== EXERCISE TASKS ==
• A. In the text about art school critiques, what did the panel head think the first student lacked?
• B. Continue the text about art school critiques from where it stops.

*** DOCUMENT TEXT ***

Somehow,
I feel that a lot of profs at the art school aren’t very kind, esp. those who
teach critical theory and some studio arts.
My hunch
is that they’re nervous and feel like frauds, and take it out by lording it over students.
During
the week devoted to criticism of the final projects of masters students, I had
to participate in faculty panels giving feedback, and I noticed that some profs
just ripped students up, esp. if they were foreign-born from Asia and their
English wasn’t the best.
With one
student who the panel head felt didn’t know enough relevant artists, he ended
up saying that his art was self-absorbed, and he could go so far being a
personality, but there were ultimately limits to that.
Luckily
this one photographer guy and me both liked the student's video, and said so.
“I think
it will age well,” I said, and I mentioned a similar film that recently played
at a film venue, and I said I could see them paired together at a screening
decades down the line, to give us windows into everyday life at the time that
they were filmed.
With
another (Asian) student, whose work was very symbolic about a painful personal
history, and many of whose elaborate symbols were incredibly opaque, I took time
afterwards to compliment her on several that I found esp. well done, and it
turned out that my favorite symbol was hers too.

*** End of DOCUMENT TEXT ***
*** SUPPLIED MATERIAL ***

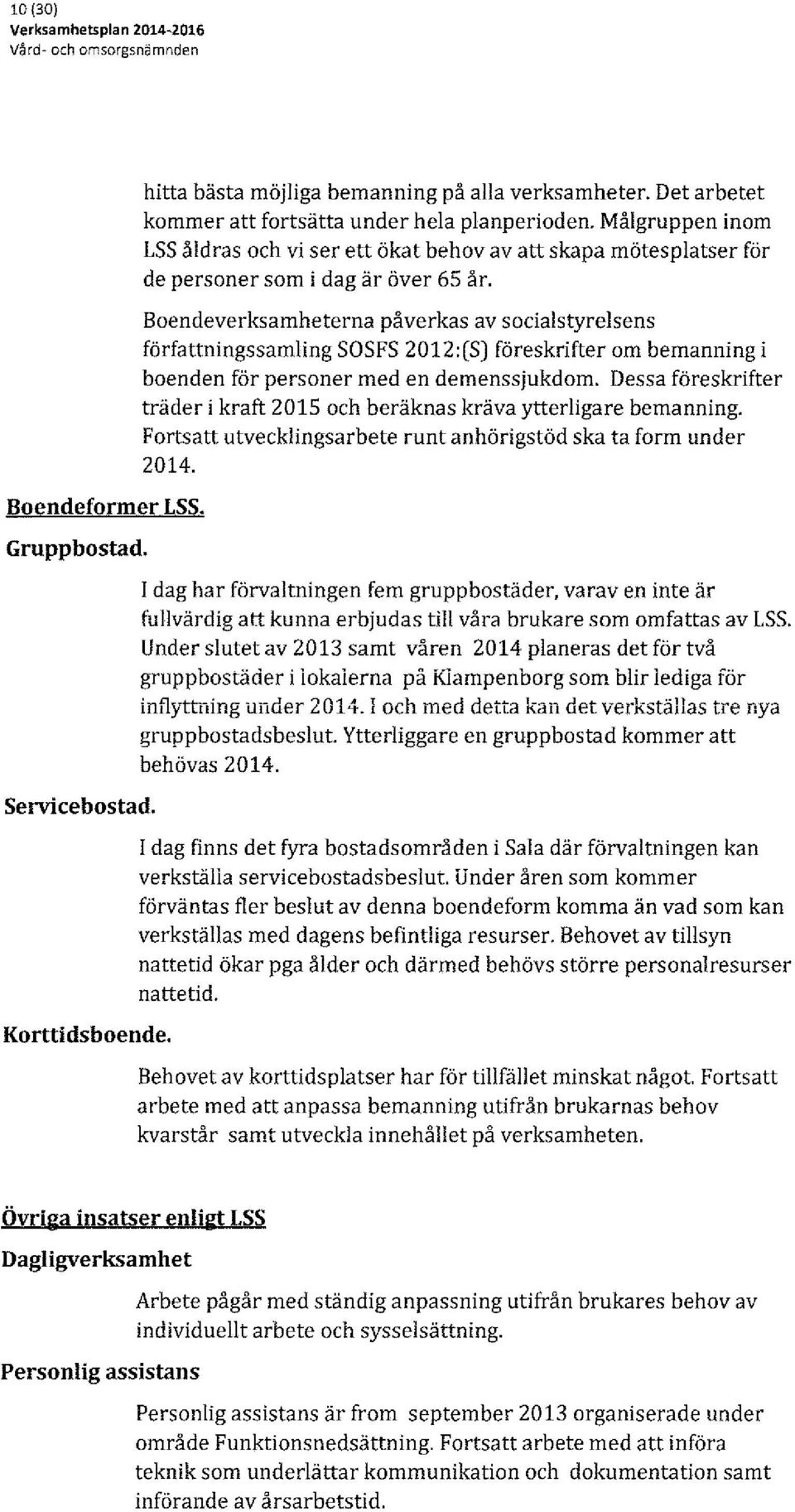 Boendeverksamheterna påverkas av socialstyrelsens författningssamling SOSFS 2012:(5) föreskrifter om bemanning i boenden för personer med en demenssjukdom.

*** End of SUPPLIED MATERIAL ***

== SET OF ANSWERS ==
• A. Knowledge of enough relevant artists.

• B.
It meant
so much to both those students just to get a compliment on their work, in
addition to my constructive criticism.
I really
do think a lot of profs forget that a lot of these people are so young, in
their early 20s! People easily forget what that age is like, and how young you are then.
On
another note, on that same day, when I was by a bank of elevators after lunch and
one had opened, I called down to a group of people at the other end of the
bank, to let them know that a downward elevator had arrived if they wanted to
get on.
“Thanks,”
one (heavy) (white) (pierced) (leather-wearing) (female) art student said. “You know, in all my years here, I’ve never
had someone ask that.”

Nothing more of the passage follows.